Orthodox Jews: girl risks being ‘ostracised’ for eating burgers
A court in London was told this week that a nine-year-old girl faces being ostracised by an ultra-Orthodox Jewish community after her mother allowed her to eat McDonald’s fast food and go to a mixed-sex gymnastics class.
According to the Telegraph, the girl’s father said that he feared his daughter would be shunned by relatives and friends.
Litigation began after the girl’s mother left her husband and moved away from an ultra-Orthodox sect in London after she became disillusioned and frustrated by the restrictions placed on her.
Sitting in the Family Court, Judge Laura Harris ruled that the girl should stay with her father but spend time with her mother.
But this did not satisfy the father who then complained about the lifestyle the girl led when with her mother, and objected to her being allowed to eat McDonald’s food and participate in a mixed-sex gymnastics.
He also complained that his estranged wife had driven with the girl on the Sabbath, and had “dressed inappropriately” when picking the youngster up from her ultra-Orthodox Jewish school.
Detail of the case emerged in a ruling by Judge Harris, who did not identify the family involved.
She said the girl’s mom had promised not to allow her daughter to eat meat in future, but objected to her daughter being made to leave the gymnastics class.
Judge Harris ruled the woman should not be forced to remove the girl from the class.
The case was instigated by the father, who had hired a private investigator to follow his estranged wife.
The judge noted that the man had “repeatedly emphasised” his fear that the girl would be ostracised from her community, and said she was “very mindful” of that risk.

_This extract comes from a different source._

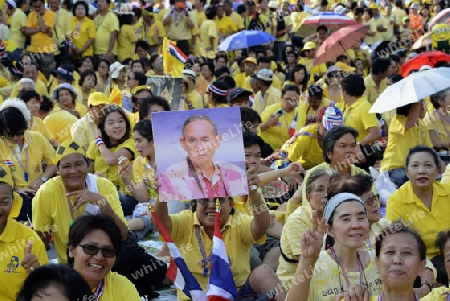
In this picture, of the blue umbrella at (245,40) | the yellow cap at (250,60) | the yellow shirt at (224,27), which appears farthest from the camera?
the yellow shirt at (224,27)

In November a ruling by another family court judge revealed that a Jewish man who left an ultra-orthodox community after splitting from his wife was accused of letting their two young children ride their bikes on the Sabbath and watch television.
The man’s estranged wife told Judge Judith Rowe of her concerns about what the children were allowed to do when they visited their father.
She said she was afraid of them being “exposed to an alien way of life” and of religious rules being broken.
The mother said the one of her children had been allowed to press a traffic light button on the Sabbath. The other had been “shown an electronic device”.
They had also had been allowed to eat non-kosher food, she said. The woman also accused her estranged husband of taking off his kippah on Sundays.
Judge Rowe said:
The whole family lived a Satmar ultra-Orthodox Jewish life until early 2013 when the father decided to leave the community … this was a seismic event for the family.